The Corvair's innovative turbocharged flat-6 engine. The turbo, located at top right, feeds pressurized air into the engine through the chrome T-tube visible spanning the engine from left to right.

The first production turbocharged automobile engines came from General Motors in 1962. The A-body Oldsmobile Cutlass Jetfire and Chevrolet Corvair Monza Spyder were both fitted with turbochargers.

The world's first production turbodiesel automobile was also introduced in 1978 by Mercedes-Benz with the launch of the 300SD turbodiesel. Today, nearly all automotive diesels are turbocharged.

Competition cars

The turbocharger first hit the automobile racing world in 1952 when Fred Agabashian qualified for pole position at the Indianapolis 500 and led for 100 miles (160 km) before tire shards disabled the compressor. Offenhauser's turbocharged engines returned to Indianapolis in 1966, with victories coming in 1968. The Offenhauser turbo peaked at over 1,000 hp (750 kW) in 1973, while Porsche dominated the Can-Am series with a 1,100 hp (820 kW) 917/30. Turbocharged cars dominated the Le Mans between 1976 and 1988, and then from 2000-2007.

In Formula One, in the so called "Turbo Era" of 1977 until 1989, engines with a capacity of 1500 cc could achieve anywhere from 1000 to 1500 hp (746 to 1119 kW) (Renault, Honda, BMW, Ferrari). Renault was the first manufacturer to apply turbo technology in the F1 field, in 1977. The project's high cost was compensated for by its performance, and led to other engine manufacturers following suit. The Turbo-charged engines took over the F1 field and ended the Ford Cosworth DFV era in the mid 1980s. However, the FIA decided that turbos were making the sport too dangerous and expensive, and from 1987 onwards, the maximum boost pressure was reduced before the technology was banned completely for 1989.

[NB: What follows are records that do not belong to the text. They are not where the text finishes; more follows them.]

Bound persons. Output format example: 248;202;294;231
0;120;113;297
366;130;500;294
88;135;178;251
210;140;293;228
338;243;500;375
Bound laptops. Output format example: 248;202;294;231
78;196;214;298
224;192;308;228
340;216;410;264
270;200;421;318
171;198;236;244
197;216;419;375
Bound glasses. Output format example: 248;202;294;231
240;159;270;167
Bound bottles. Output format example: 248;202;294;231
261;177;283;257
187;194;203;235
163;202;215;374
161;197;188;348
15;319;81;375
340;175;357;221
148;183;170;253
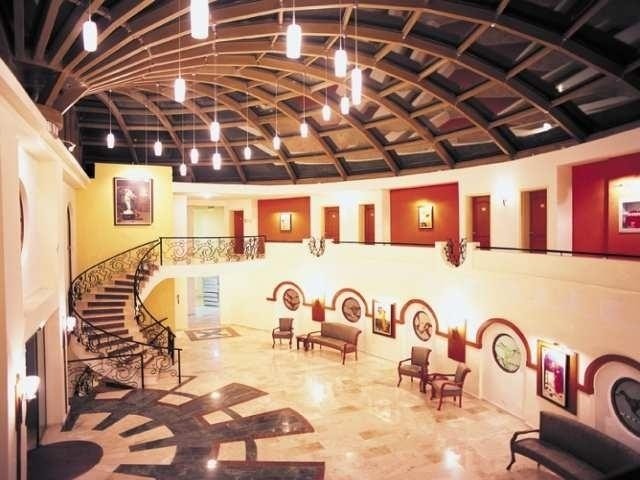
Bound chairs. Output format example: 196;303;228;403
272;317;294;349
397;345;432;392
430;360;472;411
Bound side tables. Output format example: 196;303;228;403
424;372;448;397
296;334;310;350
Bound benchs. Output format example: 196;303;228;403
307;320;362;365
506;411;640;479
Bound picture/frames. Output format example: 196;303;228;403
280;213;292;231
417;204;433;229
113;178;154;226
448;316;467;363
542;344;570;409
372;298;393;338
618;199;640;234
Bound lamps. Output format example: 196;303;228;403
341;81;350;116
334;7;346;76
211;34;221;143
287;3;302;60
301;75;308;137
174;3;185;102
323;60;330;121
213;146;222;169
108;91;114;148
274;84;280;150
17;374;42;402
154;85;161;156
352;5;362;103
180;101;187;177
194;3;209;39
85;5;97;52
191;85;198;163
245;89;250;159
67;316;77;333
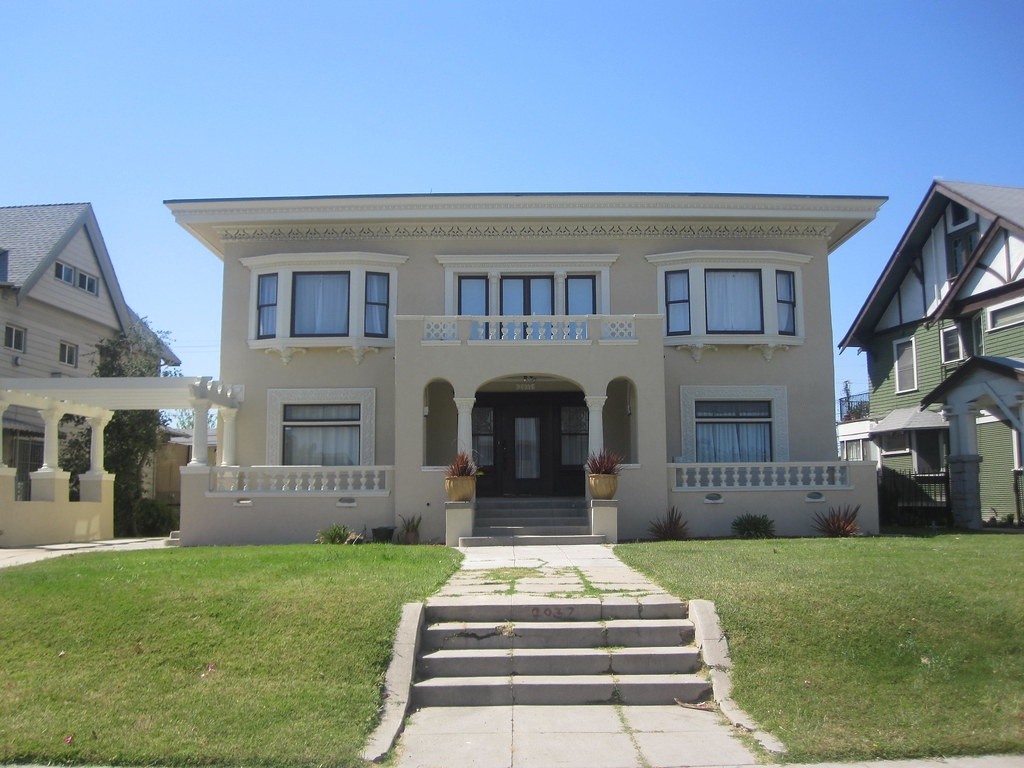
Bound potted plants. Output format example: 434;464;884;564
584;451;621;498
444;454;478;502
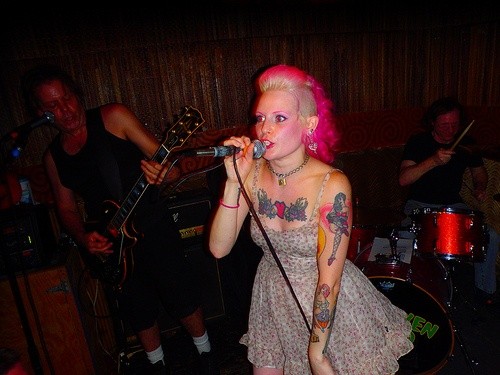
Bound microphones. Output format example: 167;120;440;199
179;140;264;158
0;110;54;143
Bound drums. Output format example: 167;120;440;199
341;223;379;262
354;243;459;375
408;206;495;261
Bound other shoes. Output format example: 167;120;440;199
192;346;219;375
150;360;172;375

In Rallying, turbocharged engines of up to 2000 cc have long been the preferred motive power for the Group A/World Rally Car (top level) competitors, due to the exceptional power-to-weight ratios (and enormous torque) attainable. This combines with the use of vehicles with relatively small bodyshells for manoeuvreability and handling. As turbo outputs rose to similar levels as the F1 category (see above), the FIA, rather than banning the technology, enforced a restricted turbo inlet diameter (currently 34 mm).